***** Text extract

To some, engineering an IRA rollover is like walking several miles in a blizzard wearing a pair of flip-flops. It's easy to get cold feet due to the myriad rules, regulations and complicated financial lingo.
But, with a little planning, it can be a fairly straightforward process.
When you leave a job, you have to decide what to do about your company retirement plan -- and you have four options. You can roll it into your new employer's plan (if the new plan permits), roll it over into an IRA or take a lump-sum distribution. Or you can do nothing and just leave it in your former employer's plan.
Before you make any moves, consider your situation.
Leave it behind, maybe
Sometimes (not often) letting your money stay put in the old plan is the best option.
First the ground rules: As long as your nest egg is worth more than $5,000, you can leave it where it is. But if it's worth less than $1,000, your employer may elect to cash it out and send you a check. If it's worth somewhere in between, most employers automatically roll your assets into an IRA.
Leaving your money behind with your former employer may make sense if:
* You're approaching age 55, at which time you wish to begin taking distributions. If you separate from service (you're fired, you quit, you retire, etc.), you can begin taking regular withdrawals or the entire balance from a company plan without paying a 10 percent penalty at 55. But if the money is in an IRA, you generally have to wait until age 59½ to avoid the penalty.
* You like the investments in your former employer's plan, they have low expense ratios and the plan provider is famous for offering low-cost plans.
* You've listed nonspouse beneficiaries (such as children, grandchildren), and you want them to have the ability to convert the assets into a Roth IRA. Or, you want them to have the flexibility to stretch payments over their lifetimes. (Note: Surviving spouses have fewer restrictions with both 401(k) and IRA assets.)
"If you roll the money into an IRA and then you die, your nonspouse beneficiary cannot make a Roth IRA conversion from that money," says James Lange, CPA, attorney and author of "Retire Secure! Pay Taxes Later."
Mini-lesson: If you convert tax-deferred assets to a Roth IRA, you have to pay income taxes upfront, but then your money grows tax free and you pay no taxes when you begin taking distributions. Conversely, with a traditional IRA, you get a tax break upfront, your money grows tax free and you pay taxes at ordinary rates upon withdrawal.

**********

▸ **Instruction a**
According to the IRA rollover article, why might someone approaching age 55 leave their money in a former employer's plan? Answer in one to three sentences.
The listing has no connection to the IRA rollover article.

***** Data excerpts

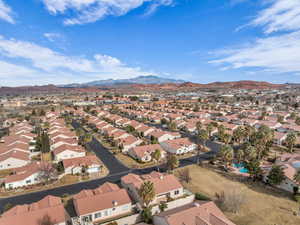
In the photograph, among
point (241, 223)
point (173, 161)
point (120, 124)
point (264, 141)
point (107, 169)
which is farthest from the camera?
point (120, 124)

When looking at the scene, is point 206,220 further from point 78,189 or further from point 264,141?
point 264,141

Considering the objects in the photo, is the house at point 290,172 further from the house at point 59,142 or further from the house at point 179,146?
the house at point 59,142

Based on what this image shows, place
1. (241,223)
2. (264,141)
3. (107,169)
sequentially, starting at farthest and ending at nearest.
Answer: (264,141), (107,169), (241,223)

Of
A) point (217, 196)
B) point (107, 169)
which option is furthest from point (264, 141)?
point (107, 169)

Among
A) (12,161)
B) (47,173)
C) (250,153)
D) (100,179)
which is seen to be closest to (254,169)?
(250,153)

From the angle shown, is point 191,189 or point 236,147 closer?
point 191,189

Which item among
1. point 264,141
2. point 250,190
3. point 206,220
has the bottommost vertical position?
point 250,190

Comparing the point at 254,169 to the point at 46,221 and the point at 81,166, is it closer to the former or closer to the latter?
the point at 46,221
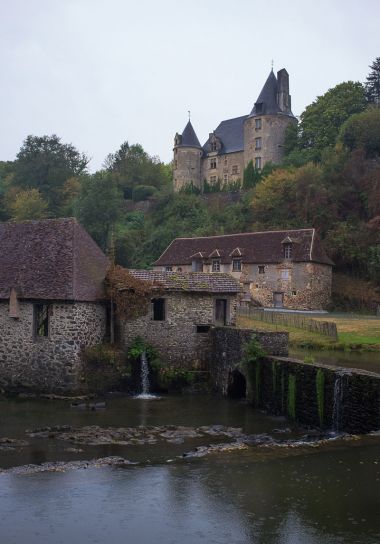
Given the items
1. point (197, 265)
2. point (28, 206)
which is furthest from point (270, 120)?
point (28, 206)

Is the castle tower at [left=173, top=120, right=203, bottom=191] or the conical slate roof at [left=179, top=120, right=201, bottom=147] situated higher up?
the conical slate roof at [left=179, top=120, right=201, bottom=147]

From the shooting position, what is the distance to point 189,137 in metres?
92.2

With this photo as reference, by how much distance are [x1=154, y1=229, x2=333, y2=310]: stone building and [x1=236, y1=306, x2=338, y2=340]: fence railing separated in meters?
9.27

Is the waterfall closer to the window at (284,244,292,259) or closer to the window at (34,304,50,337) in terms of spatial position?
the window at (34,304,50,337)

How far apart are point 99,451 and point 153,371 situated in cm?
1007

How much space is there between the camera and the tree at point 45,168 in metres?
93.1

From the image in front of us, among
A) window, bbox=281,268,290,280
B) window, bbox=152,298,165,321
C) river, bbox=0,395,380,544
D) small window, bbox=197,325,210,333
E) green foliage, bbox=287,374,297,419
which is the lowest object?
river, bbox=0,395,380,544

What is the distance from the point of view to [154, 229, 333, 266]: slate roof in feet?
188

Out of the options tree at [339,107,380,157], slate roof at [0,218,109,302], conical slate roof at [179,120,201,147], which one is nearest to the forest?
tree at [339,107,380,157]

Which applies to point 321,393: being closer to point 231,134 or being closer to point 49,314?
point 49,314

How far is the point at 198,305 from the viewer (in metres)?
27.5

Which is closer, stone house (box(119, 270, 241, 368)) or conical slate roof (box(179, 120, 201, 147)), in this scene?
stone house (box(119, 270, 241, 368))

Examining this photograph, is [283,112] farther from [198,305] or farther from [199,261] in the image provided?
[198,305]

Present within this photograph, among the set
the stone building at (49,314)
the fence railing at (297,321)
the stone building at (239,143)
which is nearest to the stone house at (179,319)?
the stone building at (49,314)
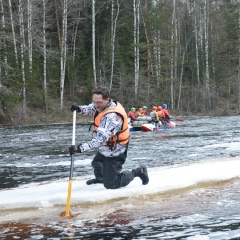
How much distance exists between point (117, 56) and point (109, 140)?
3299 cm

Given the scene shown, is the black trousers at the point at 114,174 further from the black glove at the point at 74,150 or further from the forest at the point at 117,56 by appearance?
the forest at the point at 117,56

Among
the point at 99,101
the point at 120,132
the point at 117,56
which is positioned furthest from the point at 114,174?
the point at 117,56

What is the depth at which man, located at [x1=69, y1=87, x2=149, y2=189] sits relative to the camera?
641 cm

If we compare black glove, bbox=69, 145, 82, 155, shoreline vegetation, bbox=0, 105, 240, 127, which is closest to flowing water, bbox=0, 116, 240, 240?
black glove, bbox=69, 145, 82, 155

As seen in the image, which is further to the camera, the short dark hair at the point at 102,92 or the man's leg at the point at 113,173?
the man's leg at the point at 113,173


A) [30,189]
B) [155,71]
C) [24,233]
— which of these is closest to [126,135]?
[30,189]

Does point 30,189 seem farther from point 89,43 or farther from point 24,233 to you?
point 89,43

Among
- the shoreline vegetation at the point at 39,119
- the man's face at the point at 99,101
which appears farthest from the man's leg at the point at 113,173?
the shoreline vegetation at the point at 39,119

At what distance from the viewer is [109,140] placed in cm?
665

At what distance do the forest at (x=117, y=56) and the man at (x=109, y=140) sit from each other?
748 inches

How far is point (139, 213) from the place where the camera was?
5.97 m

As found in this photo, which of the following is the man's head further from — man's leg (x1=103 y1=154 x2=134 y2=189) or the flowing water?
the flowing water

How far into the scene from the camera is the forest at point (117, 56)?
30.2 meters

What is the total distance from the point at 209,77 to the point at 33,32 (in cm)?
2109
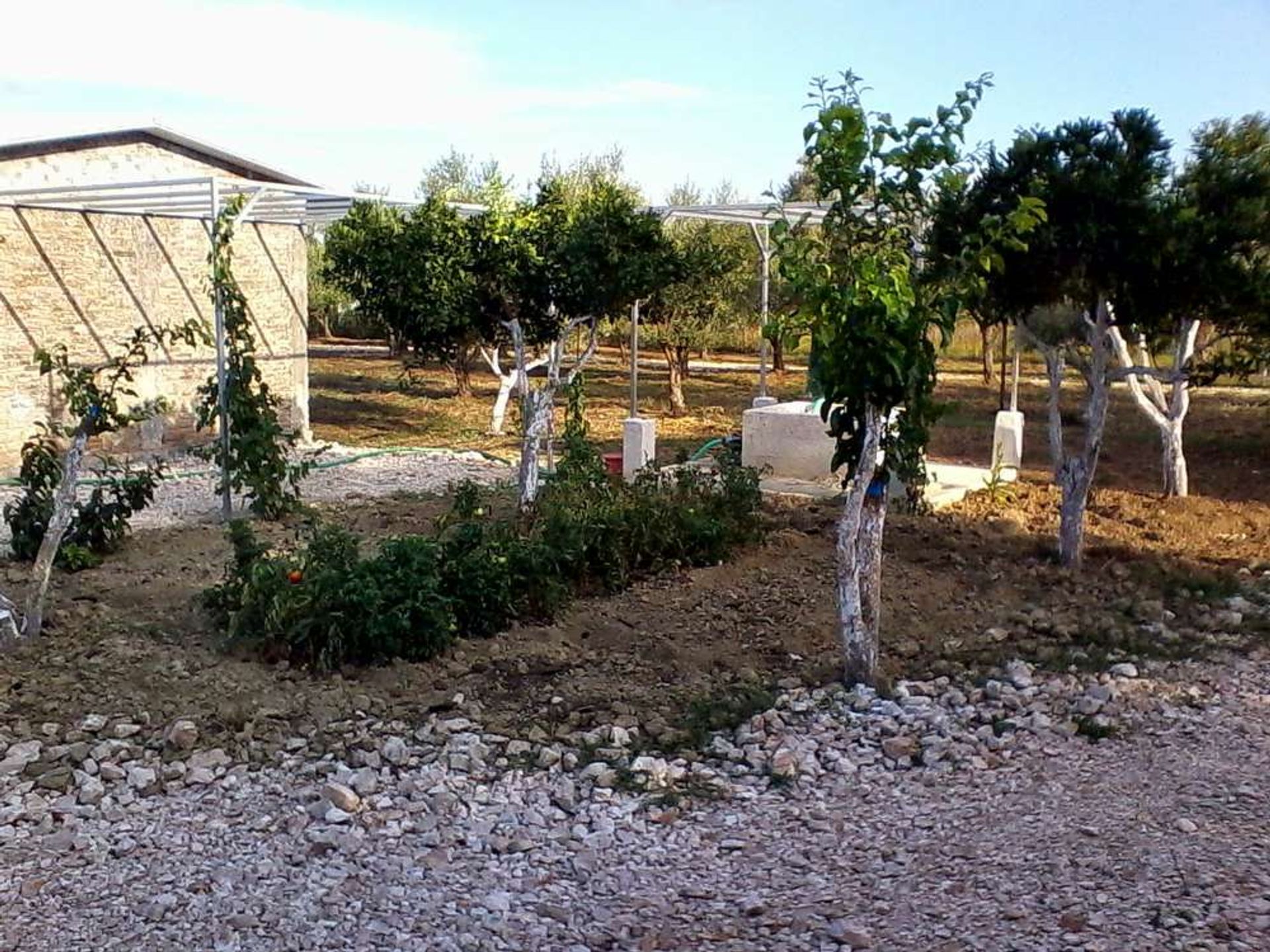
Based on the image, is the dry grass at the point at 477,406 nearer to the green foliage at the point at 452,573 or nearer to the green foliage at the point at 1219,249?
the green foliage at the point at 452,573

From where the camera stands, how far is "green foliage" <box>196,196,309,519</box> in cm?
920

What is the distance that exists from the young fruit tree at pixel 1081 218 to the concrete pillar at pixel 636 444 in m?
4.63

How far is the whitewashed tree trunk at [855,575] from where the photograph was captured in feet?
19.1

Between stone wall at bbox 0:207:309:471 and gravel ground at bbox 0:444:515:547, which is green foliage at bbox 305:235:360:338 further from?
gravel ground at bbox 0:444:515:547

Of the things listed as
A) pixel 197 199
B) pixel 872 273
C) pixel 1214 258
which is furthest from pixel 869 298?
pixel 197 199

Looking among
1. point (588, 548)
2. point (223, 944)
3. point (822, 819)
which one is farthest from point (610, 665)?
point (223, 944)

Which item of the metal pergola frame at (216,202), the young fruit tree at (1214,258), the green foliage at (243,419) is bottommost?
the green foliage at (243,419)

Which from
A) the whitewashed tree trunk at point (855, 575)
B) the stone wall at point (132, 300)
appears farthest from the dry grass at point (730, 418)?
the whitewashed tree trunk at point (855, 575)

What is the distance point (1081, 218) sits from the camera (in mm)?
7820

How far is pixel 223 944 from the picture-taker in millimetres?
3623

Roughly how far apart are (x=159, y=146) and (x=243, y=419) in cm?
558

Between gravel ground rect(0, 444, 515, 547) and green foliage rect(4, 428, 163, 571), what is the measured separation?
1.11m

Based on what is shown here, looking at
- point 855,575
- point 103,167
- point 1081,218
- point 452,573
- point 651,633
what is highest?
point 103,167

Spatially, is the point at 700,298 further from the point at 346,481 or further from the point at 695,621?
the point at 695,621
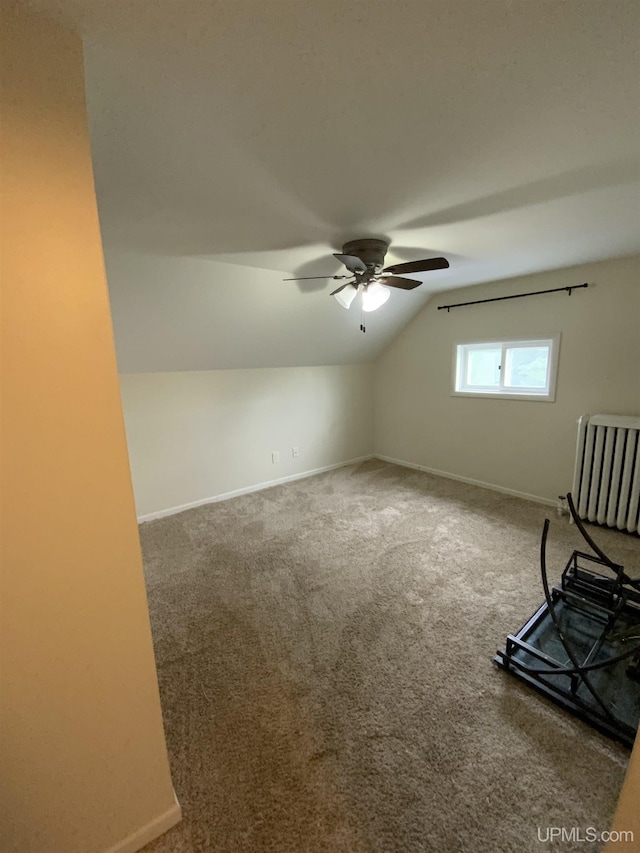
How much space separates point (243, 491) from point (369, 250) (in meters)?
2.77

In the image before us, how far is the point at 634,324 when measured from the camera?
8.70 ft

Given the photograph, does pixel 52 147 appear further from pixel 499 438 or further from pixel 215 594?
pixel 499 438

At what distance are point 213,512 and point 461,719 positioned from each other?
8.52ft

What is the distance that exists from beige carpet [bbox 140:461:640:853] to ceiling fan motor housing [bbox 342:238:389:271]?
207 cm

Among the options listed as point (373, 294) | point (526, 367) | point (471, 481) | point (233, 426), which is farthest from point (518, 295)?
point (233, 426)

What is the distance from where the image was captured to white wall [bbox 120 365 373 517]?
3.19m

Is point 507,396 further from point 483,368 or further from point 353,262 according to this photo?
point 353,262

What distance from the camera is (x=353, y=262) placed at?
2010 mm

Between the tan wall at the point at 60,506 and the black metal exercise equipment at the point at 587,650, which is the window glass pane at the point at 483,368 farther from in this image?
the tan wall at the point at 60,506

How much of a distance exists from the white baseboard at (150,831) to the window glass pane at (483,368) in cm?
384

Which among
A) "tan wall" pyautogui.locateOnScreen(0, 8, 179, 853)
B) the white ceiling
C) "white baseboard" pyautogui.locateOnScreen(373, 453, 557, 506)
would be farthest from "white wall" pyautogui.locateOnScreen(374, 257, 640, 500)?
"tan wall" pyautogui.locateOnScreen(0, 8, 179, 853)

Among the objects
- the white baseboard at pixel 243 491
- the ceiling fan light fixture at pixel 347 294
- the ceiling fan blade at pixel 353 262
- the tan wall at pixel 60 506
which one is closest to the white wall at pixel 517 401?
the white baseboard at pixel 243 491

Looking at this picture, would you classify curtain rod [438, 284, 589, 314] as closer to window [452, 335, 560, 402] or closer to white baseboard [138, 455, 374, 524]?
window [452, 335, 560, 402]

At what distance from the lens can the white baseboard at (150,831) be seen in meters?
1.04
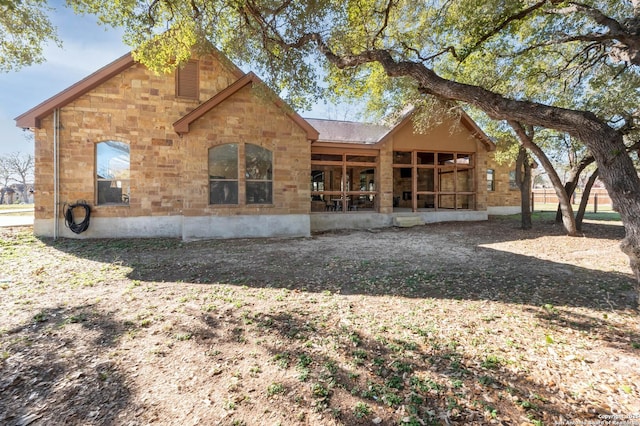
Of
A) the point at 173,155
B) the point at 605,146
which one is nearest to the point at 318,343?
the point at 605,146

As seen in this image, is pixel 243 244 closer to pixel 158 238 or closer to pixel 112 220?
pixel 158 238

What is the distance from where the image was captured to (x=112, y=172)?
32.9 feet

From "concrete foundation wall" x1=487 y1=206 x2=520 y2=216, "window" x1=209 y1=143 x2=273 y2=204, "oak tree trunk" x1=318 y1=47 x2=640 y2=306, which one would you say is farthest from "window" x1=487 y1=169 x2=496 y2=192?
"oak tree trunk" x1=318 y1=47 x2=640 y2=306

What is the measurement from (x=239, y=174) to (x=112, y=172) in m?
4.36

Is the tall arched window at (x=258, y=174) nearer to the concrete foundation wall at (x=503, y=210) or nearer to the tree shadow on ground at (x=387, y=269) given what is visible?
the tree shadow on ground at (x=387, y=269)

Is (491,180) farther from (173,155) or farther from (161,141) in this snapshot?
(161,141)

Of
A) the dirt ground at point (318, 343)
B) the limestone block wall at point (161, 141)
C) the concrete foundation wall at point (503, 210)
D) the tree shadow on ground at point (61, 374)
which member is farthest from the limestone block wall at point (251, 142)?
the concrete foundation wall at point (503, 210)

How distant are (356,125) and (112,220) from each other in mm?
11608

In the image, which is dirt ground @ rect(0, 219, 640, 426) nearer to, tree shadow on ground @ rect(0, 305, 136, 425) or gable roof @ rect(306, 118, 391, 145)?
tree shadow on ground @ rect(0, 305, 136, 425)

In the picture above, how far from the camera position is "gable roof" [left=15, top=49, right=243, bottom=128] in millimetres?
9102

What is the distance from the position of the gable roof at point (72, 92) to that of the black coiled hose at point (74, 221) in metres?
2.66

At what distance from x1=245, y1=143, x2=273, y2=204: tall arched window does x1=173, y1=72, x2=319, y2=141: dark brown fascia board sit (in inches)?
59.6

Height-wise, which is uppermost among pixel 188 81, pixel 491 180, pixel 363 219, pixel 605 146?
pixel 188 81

**********

▸ **Instruction b**
Locate every line of the listing that contains the word "left", and copy each of those lines. Case counts.

▸ **Written reply a**
After separating from service, a person can take withdrawals from a company plan at 55 without paying a 10 percent penalty. If the money is in an IRA, they generally have to wait until age 59½ to avoid the penalty.

▸ **Written reply b**
Is the castle tower at [left=173, top=120, right=203, bottom=191] or the conical slate roof at [left=179, top=120, right=201, bottom=147] situated higher up?
the conical slate roof at [left=179, top=120, right=201, bottom=147]
In the picture above, how far from the camera position is "gable roof" [left=15, top=49, right=243, bottom=128] in millimetres?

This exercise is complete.